==== Data records ====
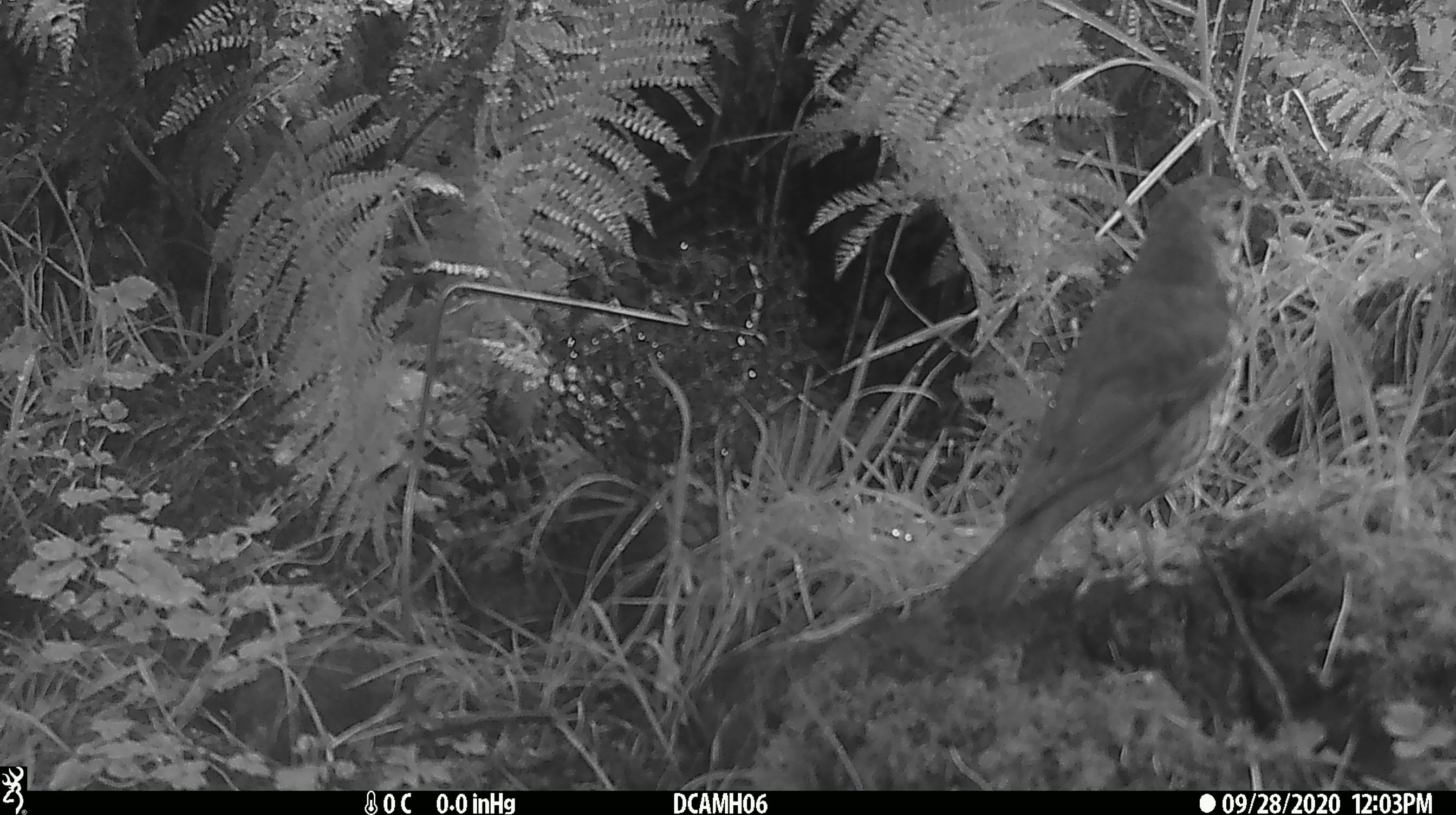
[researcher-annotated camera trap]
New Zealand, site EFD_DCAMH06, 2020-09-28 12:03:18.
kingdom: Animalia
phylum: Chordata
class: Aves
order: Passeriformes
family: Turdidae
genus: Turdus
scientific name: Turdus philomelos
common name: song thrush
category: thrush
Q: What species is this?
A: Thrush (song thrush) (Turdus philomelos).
====
▸ **About this exercise**:
What you return should be the full listing, unchanged, minus the pictures.

▸ **Problem solution**:
[researcher-annotated camera trap]
New Zealand, site EFD_DCAMH06, 2020-09-28 12:03:18.
kingdom: Animalia
phylum: Chordata
class: Aves
order: Passeriformes
family: Turdidae
genus: Turdus
scientific name: Turdus philomelos
common name: song thrush
category: thrush
Q: What species is this?
A: Thrush (song thrush) (Turdus philomelos).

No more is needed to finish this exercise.